Recorded data
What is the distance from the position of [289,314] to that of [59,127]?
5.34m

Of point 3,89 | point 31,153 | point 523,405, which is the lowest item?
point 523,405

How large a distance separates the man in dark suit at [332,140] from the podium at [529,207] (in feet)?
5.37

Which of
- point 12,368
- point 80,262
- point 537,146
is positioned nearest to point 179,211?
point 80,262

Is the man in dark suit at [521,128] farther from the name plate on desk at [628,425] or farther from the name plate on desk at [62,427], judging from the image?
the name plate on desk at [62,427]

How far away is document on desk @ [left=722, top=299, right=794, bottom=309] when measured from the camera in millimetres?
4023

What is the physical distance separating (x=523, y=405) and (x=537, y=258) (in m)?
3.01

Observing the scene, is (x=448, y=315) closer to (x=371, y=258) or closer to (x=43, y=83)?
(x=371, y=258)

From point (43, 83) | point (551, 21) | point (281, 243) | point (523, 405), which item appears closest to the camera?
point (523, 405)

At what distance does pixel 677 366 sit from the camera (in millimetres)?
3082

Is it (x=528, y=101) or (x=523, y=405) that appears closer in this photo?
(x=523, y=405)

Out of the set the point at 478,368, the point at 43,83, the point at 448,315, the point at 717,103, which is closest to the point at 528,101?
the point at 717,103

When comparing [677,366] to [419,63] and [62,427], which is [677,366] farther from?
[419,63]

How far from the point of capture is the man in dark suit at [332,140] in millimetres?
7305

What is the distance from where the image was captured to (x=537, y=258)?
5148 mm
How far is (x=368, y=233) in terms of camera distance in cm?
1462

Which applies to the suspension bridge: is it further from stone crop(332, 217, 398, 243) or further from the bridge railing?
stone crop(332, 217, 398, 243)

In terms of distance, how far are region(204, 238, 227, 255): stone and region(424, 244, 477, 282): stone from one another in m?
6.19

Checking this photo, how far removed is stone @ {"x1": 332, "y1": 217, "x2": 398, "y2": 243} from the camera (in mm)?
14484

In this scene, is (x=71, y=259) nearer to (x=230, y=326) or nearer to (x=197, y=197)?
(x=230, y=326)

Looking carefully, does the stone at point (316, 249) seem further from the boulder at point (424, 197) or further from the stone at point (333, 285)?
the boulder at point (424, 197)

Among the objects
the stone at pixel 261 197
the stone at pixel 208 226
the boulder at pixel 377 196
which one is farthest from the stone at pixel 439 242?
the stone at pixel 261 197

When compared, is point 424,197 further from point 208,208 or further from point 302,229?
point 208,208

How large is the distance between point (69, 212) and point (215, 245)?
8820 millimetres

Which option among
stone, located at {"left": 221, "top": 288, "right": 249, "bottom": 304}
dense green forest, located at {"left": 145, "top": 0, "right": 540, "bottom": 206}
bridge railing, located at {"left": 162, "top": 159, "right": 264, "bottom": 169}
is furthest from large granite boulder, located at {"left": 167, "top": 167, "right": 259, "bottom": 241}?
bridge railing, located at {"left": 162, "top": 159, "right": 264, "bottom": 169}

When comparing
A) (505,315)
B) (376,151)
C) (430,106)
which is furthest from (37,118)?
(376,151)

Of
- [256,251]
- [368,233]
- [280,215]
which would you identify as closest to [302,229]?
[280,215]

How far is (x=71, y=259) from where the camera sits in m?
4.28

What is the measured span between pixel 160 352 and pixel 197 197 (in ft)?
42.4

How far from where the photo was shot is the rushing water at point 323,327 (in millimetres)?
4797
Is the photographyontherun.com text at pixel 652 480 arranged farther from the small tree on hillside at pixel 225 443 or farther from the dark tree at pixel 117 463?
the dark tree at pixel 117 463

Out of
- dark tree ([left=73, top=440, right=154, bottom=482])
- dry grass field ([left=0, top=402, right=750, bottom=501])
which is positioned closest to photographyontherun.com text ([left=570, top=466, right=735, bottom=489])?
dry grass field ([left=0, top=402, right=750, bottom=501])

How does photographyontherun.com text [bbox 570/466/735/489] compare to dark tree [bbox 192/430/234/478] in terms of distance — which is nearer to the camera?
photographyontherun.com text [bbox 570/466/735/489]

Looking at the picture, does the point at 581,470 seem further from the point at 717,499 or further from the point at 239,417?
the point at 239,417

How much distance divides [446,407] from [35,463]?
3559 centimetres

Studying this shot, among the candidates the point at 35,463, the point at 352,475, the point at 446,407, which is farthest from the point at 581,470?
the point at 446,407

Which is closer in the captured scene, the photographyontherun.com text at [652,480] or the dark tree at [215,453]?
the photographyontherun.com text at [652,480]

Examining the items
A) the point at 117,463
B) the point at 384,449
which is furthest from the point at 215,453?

(Aim of the task) Write the material out again word for word.

(Response below)
What is the distance from the position of [289,314] to that of [59,127]?
5.34m

Of point 3,89 | point 31,153 | point 523,405, which is the lowest item?
point 523,405

How large a distance separates the man in dark suit at [332,140] from the podium at [529,207] (in feet)?
5.37

Which of
- point 12,368
- point 80,262
- point 537,146
is positioned nearest to point 179,211?
point 80,262

Is the man in dark suit at [521,128] farther from the name plate on desk at [628,425] or farther from the name plate on desk at [62,427], judging from the image?
the name plate on desk at [62,427]

How far away is document on desk @ [left=722, top=299, right=794, bottom=309] when measured from the camera in millimetres?
4023

What is the physical distance separating (x=523, y=405) and (x=537, y=258) (in m)?
3.01

Observing the scene, is (x=448, y=315) closer to (x=371, y=258) or closer to (x=43, y=83)?
(x=371, y=258)

From point (43, 83) | point (551, 21) | point (281, 243) | point (523, 405), which item appears closest to the camera?
point (523, 405)

At what distance does pixel 677 366 sit from the camera (in millimetres)?
3082

Is it (x=528, y=101) or (x=523, y=405) that appears closer in this photo?
(x=523, y=405)

Out of the set the point at 478,368, the point at 43,83, the point at 448,315, the point at 717,103, which is closest to the point at 528,101?
the point at 717,103

When comparing [677,366] to [419,63] and [62,427], which is [677,366] farther from?
[419,63]

How far from the point of capture is the man in dark suit at [332,140] in millimetres?
7305

What is the distance from where the image was captured to (x=537, y=258)?
5148 mm
How far is (x=368, y=233) in terms of camera distance in cm?
1462

Which applies to the suspension bridge: is it further from stone crop(332, 217, 398, 243) or further from the bridge railing?
stone crop(332, 217, 398, 243)

In terms of distance, how far are region(204, 238, 227, 255): stone and region(424, 244, 477, 282): stone from one another in m?
6.19

Checking this photo, how far removed is stone @ {"x1": 332, "y1": 217, "x2": 398, "y2": 243} from the camera (in mm)?
14484

In this scene, is (x=71, y=259) nearer to (x=230, y=326) or nearer to (x=197, y=197)?
(x=230, y=326)

Looking carefully, does the stone at point (316, 249) seem further from the boulder at point (424, 197) or further from the stone at point (333, 285)?
the boulder at point (424, 197)

Among the objects
the stone at pixel 261 197
the stone at pixel 208 226
the boulder at pixel 377 196
which one is farthest from the stone at pixel 439 242?
the stone at pixel 261 197

When compared, is point 424,197 further from point 208,208 or further from point 302,229?
point 208,208

How large is the distance between point (69, 212) and point (215, 245)?
8820 millimetres

Which option among
stone, located at {"left": 221, "top": 288, "right": 249, "bottom": 304}
dense green forest, located at {"left": 145, "top": 0, "right": 540, "bottom": 206}
bridge railing, located at {"left": 162, "top": 159, "right": 264, "bottom": 169}
is furthest from large granite boulder, located at {"left": 167, "top": 167, "right": 259, "bottom": 241}?
bridge railing, located at {"left": 162, "top": 159, "right": 264, "bottom": 169}

When comparing
A) (505,315)
B) (376,151)
C) (430,106)
which is furthest from (37,118)?
(376,151)

Of
- [256,251]
- [368,233]
- [280,215]
which would you identify as closest to [302,229]?
[280,215]

How far is (x=71, y=259) from where the camera sits in m?
4.28

What is the measured span between pixel 160 352 and pixel 197 197 (in ft)?
42.4

How far from where the photo was shot is the rushing water at point 323,327 (in millimetres)?
4797
Is the photographyontherun.com text at pixel 652 480 arranged farther from the small tree on hillside at pixel 225 443 or farther from the dark tree at pixel 117 463?
the dark tree at pixel 117 463

Out of
- dark tree ([left=73, top=440, right=154, bottom=482])
- dry grass field ([left=0, top=402, right=750, bottom=501])
which is positioned closest to photographyontherun.com text ([left=570, top=466, right=735, bottom=489])?
dry grass field ([left=0, top=402, right=750, bottom=501])

How does photographyontherun.com text [bbox 570/466/735/489] compare to dark tree [bbox 192/430/234/478] in terms of distance — which is nearer to the camera?
photographyontherun.com text [bbox 570/466/735/489]

Looking at the picture, does the point at 581,470 seem further from the point at 717,499 or further from the point at 239,417?
the point at 239,417

How much distance divides [446,407] from [35,463]?
3559 centimetres

Studying this shot, among the candidates the point at 35,463, the point at 352,475, the point at 446,407, which is farthest from the point at 581,470?
the point at 446,407

Which is closer in the captured scene, the photographyontherun.com text at [652,480] or the dark tree at [215,453]?
the photographyontherun.com text at [652,480]

Examining the items
A) the point at 117,463
B) the point at 384,449
which is furthest from the point at 215,453?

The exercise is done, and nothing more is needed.